Request = In the rows from the line containing "From one to" through the line containing "3.02 metres", inclusive, replace "navy blue jacket" with "dark blue jacket" and leave everything else unchanged. Give back only those lines.

The data =
------------------------------
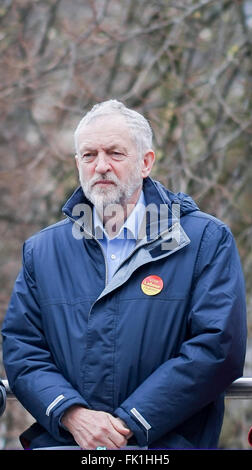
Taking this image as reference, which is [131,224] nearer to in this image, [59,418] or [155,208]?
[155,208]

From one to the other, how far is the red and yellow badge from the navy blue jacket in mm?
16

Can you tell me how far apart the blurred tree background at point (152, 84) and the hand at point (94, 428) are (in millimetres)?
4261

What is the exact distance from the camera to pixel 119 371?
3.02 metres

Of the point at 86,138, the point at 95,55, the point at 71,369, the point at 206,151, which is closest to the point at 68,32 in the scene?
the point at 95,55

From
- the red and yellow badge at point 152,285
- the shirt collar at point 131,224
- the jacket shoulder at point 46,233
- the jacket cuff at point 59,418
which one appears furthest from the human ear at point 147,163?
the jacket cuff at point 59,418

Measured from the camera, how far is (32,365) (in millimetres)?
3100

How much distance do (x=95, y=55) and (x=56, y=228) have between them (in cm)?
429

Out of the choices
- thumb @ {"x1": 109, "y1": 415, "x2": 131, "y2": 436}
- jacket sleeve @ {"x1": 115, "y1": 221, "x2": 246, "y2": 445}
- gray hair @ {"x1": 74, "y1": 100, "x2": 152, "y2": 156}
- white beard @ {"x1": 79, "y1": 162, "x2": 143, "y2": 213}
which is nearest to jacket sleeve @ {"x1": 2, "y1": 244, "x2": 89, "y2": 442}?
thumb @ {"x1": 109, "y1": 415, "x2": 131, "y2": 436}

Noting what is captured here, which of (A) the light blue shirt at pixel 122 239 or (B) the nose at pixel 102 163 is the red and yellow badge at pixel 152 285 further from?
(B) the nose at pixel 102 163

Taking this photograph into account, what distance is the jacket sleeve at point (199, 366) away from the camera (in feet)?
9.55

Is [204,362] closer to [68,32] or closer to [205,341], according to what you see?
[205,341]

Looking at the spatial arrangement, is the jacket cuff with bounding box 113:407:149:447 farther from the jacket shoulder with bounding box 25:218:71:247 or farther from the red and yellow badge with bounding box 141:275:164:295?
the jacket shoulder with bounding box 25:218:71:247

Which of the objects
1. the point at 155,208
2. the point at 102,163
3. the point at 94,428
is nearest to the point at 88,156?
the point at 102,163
------------------------------
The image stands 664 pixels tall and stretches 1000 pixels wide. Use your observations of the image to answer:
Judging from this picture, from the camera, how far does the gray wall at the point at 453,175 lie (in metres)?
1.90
------------------------------
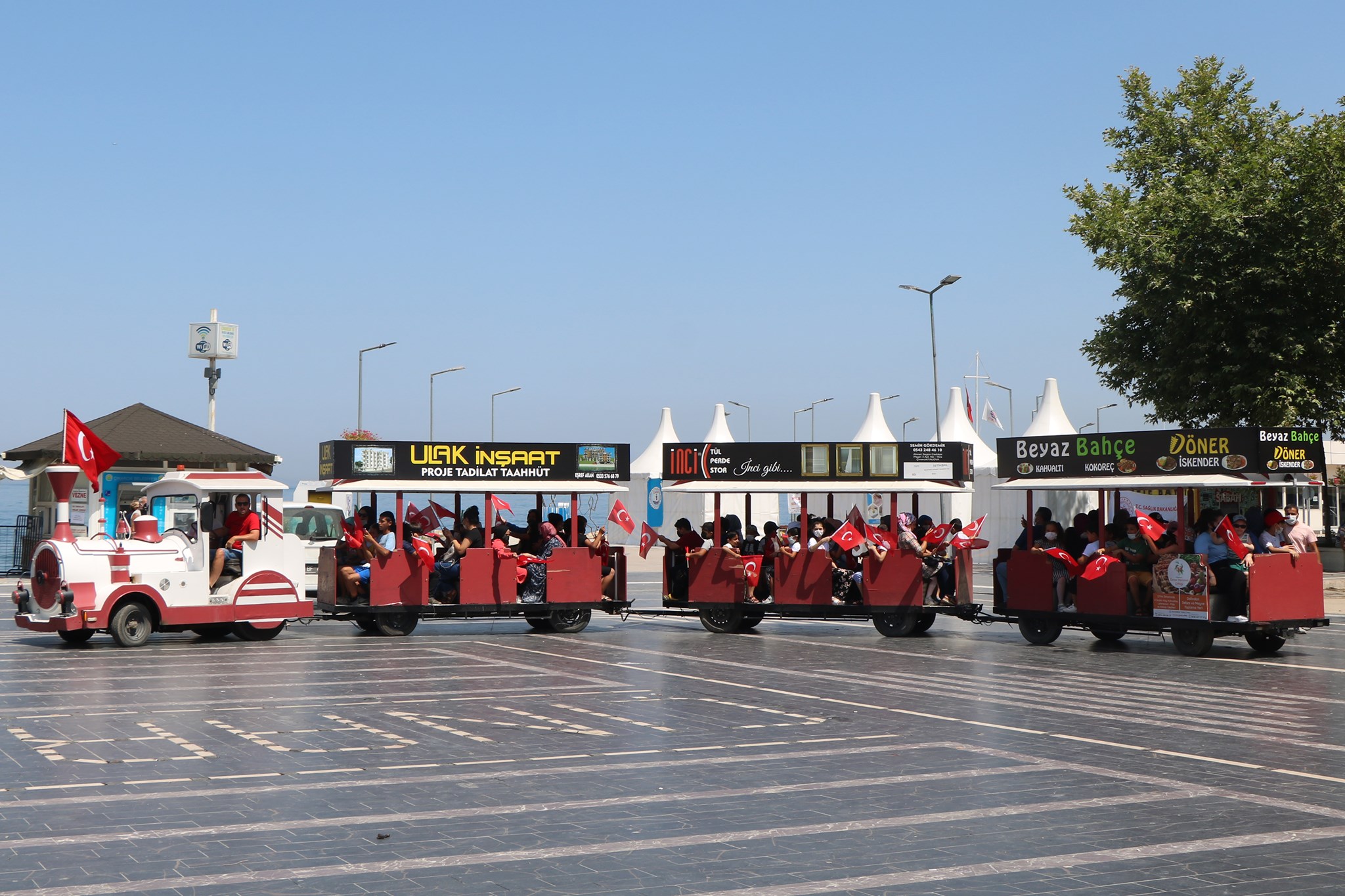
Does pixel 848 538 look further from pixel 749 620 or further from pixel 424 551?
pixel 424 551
------------------------------
Reply to the exercise =
From one to the other, how far is the red and yellow badge from the dark blue jacket in mm?
16

Can you tell me how far apart the blurred tree background at point (152, 84) and the hand at point (94, 428) are (in millimetres)?
4261

What is the exact distance from the camera to pixel 119 371?
3.02 metres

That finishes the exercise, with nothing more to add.